→ **MATERIAL PROVIDED**:
↓
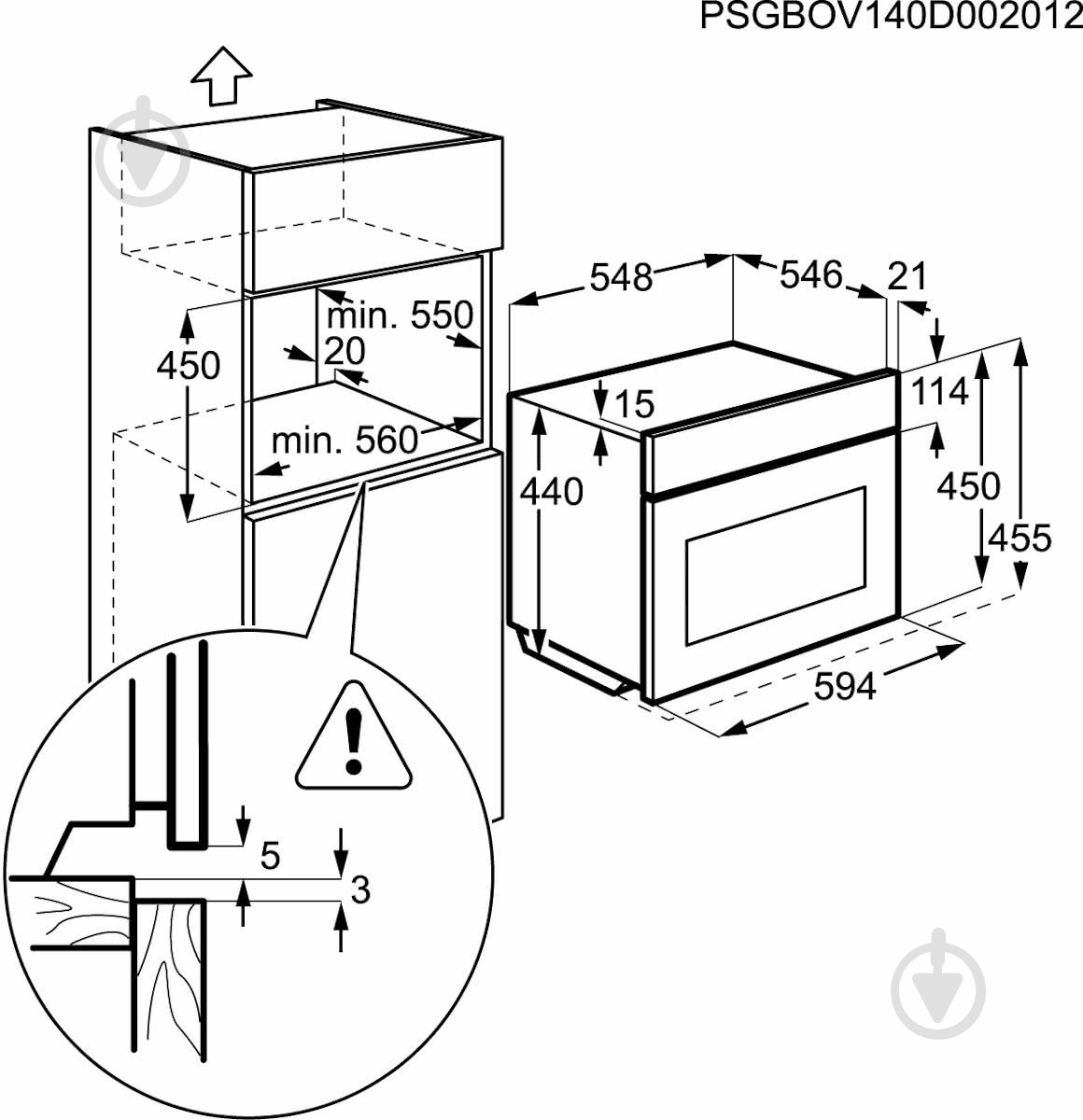 PSGBOV140D002012

450
min. 550
20
min. 560

548
546
21
15
440
114
450
455
594

5
3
↑
→ **ABOUT THIS EXERCISE**: Return every entry from the listing above exactly as it stands, leaving out any picture.

→ **RESPONSE BOX**:
 PSGBOV140D002012

450
min. 550
20
min. 560

548
546
21
15
440
114
450
455
594

5
3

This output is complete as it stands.